Following are the tables available with GenIE-Sys default database. However, it is easy to add more tables depending on the user demands. Secondary table conatins annotation related to the primary tables.

$ curl -O ftp://plantgenie.org/Data/PopGenIE/Populus_tremula/v2.2/annotation/blast2go/Potra22_blast2go_GO.txt
$ head Potra22_blast2go_GO.txt
Sequence Name	Annotation GO ID-Annotation GO Term
Potra2n765s36715.1	GO:0005515-protein binding
Potra2n765s36714.1	GO:0009690-cytokinin metabolic process
Potra2n765s36714.1	GO:0016021-integral component of membrane
Potra2n765s36714.1	GO:0019139-cytokinin dehydrogenase activity
Potra2n765s36714.1	GO:0055114-oxidation-reduction process
Potra2n765s36714.1	GO:0071949-FAD binding
Potra2n1433s37070.1	GO:0004674-protein serine/threonine kinase activity
Potra2n1433s37070.1	GO:0005509-calcium ion binding
Potra2n1433s37070.1	GO:0005524-ATP binding

$ awk 'BEGIN{FS="\t";OFS="\t"}{a[$1]=a[$1]?a[$1]";"$2:$2;}END{for (i in a)print i"\t"a[i];}'   Potra22_blast2go_GO.txt > Potrav22_go_desc.txt
$ head Potrav22_go_desc.txt
Potra2n5c11384.4	GO:0019904-protein domain specific binding
Potra2n1c2900.1	GO:0006118-obsolete electron transport;GO:0009055-electron transfer activity;GO:0016021-integral component of membrane;GO:0022900-electron transport chain
Potra2n12c24161.1	GO:0005789-endoplasmic reticulum membrane;GO:0016021-integral component of membrane
Potra2n6c13118.1	GO:0003677-DNA binding;GO:0004724-magnesium-dependent protein serine/threonine phosphatase activity;GO:0005963-magnesium-dependent protein serine/threonine phosphatase complex;GO:0006470-protein dephosphorylation;GO:0046872-metal ion binding
Potra2n6c13118.2	GO:0003677-DNA binding;GO:0004724-magnesium-dependent protein serine/threonine phosphatase activity;GO:0005963-magnesium-dependent protein serine/threonine phosphatase complex;GO:0006470-protein dephosphorylation;GO:0046872-metal ion binding
Potra2n6c13118.3	GO:0003677-DNA binding;GO:0004724-magnesium-dependent protein serine/threonine phosphatase activity;GO:0005963-magnesium-dependent protein serine/threonine phosphatase complex;GO:0006470-protein dephosphorylation;GO:0046872-metal ion binding
Potra2n9c19679.1	GO:0016021-integral component of membrane;GO:0016117-carotenoid biosynthetic process;GO:0016166-phytoene dehydrogenase activity;GO:0016757-transferase activity, transferring glycosyl groups;GO:0055114-oxidation-reduction process
Potra2n14c27340.1	GO:0046872-metal ion binding
Potra2n9c19679.2	GO:0016021-integral component of membrane;GO:0016117-carotenoid biosynthetic process;GO:0016166-phytoene dehydrogenase activity;GO:0016757-transferase activity, transferring glycosyl groups;GO:0055114-oxidation-reduction process
Potra2n14c27340.2	GO:0046872-metal ion binding

As you see the annotation are based on transcript IDs. Therefore, Following script can be used to load secondary table into transcript_go table. Then update transcript_i column using another script as described below.

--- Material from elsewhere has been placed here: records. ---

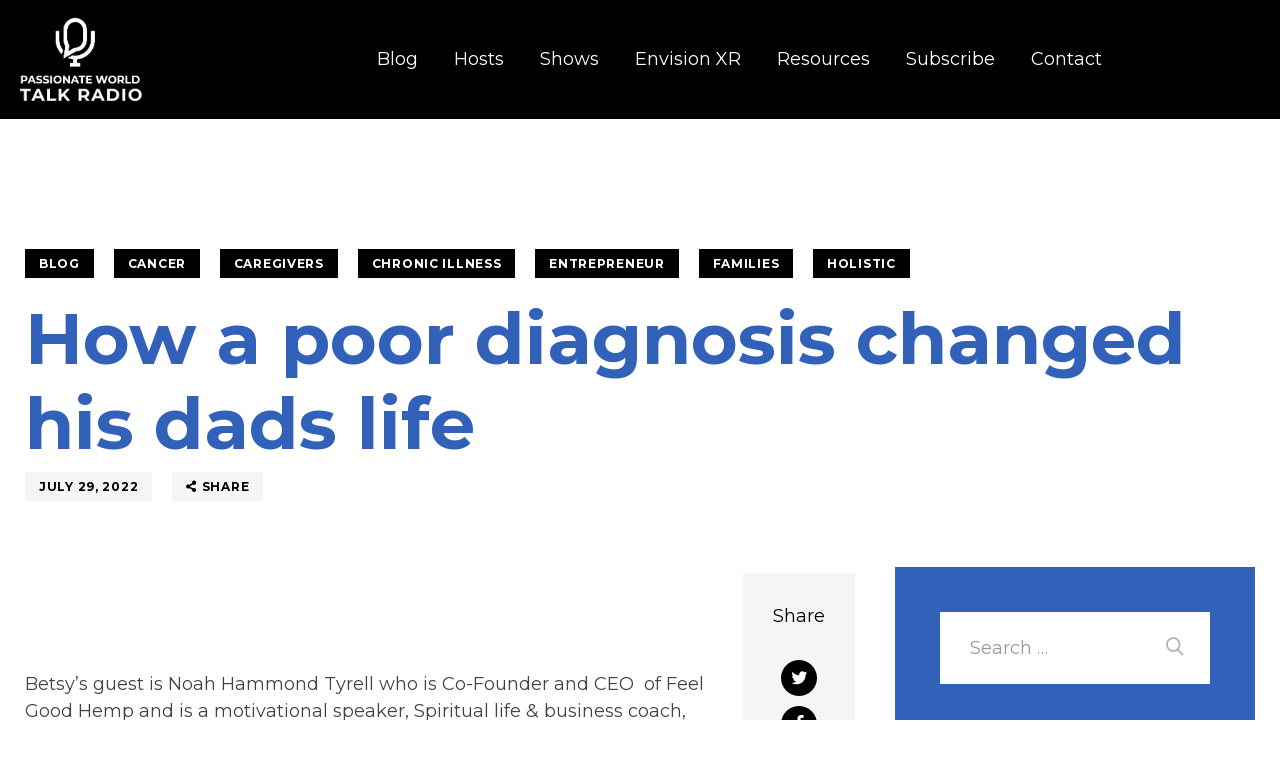

--- FILE ---
content_type: text/html; charset=utf-8
request_url: https://www.google.com/recaptcha/api2/aframe
body_size: 269
content:
<!DOCTYPE HTML><html><head><meta http-equiv="content-type" content="text/html; charset=UTF-8"></head><body><script nonce="oAQD3s5Dj_t74jK5YGHpnw">/** Anti-fraud and anti-abuse applications only. See google.com/recaptcha */ try{var clients={'sodar':'https://pagead2.googlesyndication.com/pagead/sodar?'};window.addEventListener("message",function(a){try{if(a.source===window.parent){var b=JSON.parse(a.data);var c=clients[b['id']];if(c){var d=document.createElement('img');d.src=c+b['params']+'&rc='+(localStorage.getItem("rc::a")?sessionStorage.getItem("rc::b"):"");window.document.body.appendChild(d);sessionStorage.setItem("rc::e",parseInt(sessionStorage.getItem("rc::e")||0)+1);localStorage.setItem("rc::h",'1768913054956');}}}catch(b){}});window.parent.postMessage("_grecaptcha_ready", "*");}catch(b){}</script></body></html>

sh scripts/load_data.sh transcript_go Potrav22_go_desc.txt

Then update the gene_i or transcript_i depending on the primary usint of the annotation dataset using following script.

#!/bin/bash
#update_annotation_gene.sh

DB_USER='root' #'your_db_username'
DB_PASS='root' #'your_password'
DB='my_genie_sys_database' #'database_name'

#USAGE sh update_annotation_gene_i.sh transcript_go
display_usage() {
        echo  "\nUsage:\n$0 [table_name] \n"
        }

# if less than one arguments supplied, display usage
        if [  $# -le 0 ]
        then
                display_usage
                exit 1
        fi

count=$(mysql --host=localhost --user=$DB_USER --password=$DB_PASS --database=$DB -sse "SHOW COLUMNS FROM $1 LIKE 'transcript_id';")
if [ ${#count} -gt 0 ]
then
     mysql --host=localhost --user=$DB_USER --password=$DB_PASS --local_infile=1 --database=$DB <<EOFMYSQL
UPDATE $1 INNER JOIN transcript_info on transcript_info.transcript_id = $1.transcript_id SET $1.transcript_i = transcript_info.transcript_i;
EOFMYSQL
else
     mysql --host=localhost --user=$DB_USER --password=$DB_PASS --local_infile=1 --database=$DB <<EOFMYSQL
UPDATE $1 INNER JOIN transcript_info on transcript_info.gene_id = $1.gene_id SET $1.gene_i = transcript_info.gene_i;
EOFMYSQL
fi

Let’s run following command to fill the transcript_i or gene_i column.

sh scripts/update_annotation_gene_i.sh transcript_go

Similalrly when we have annotation based on gene IDs, we have to fill gene_annotation tables.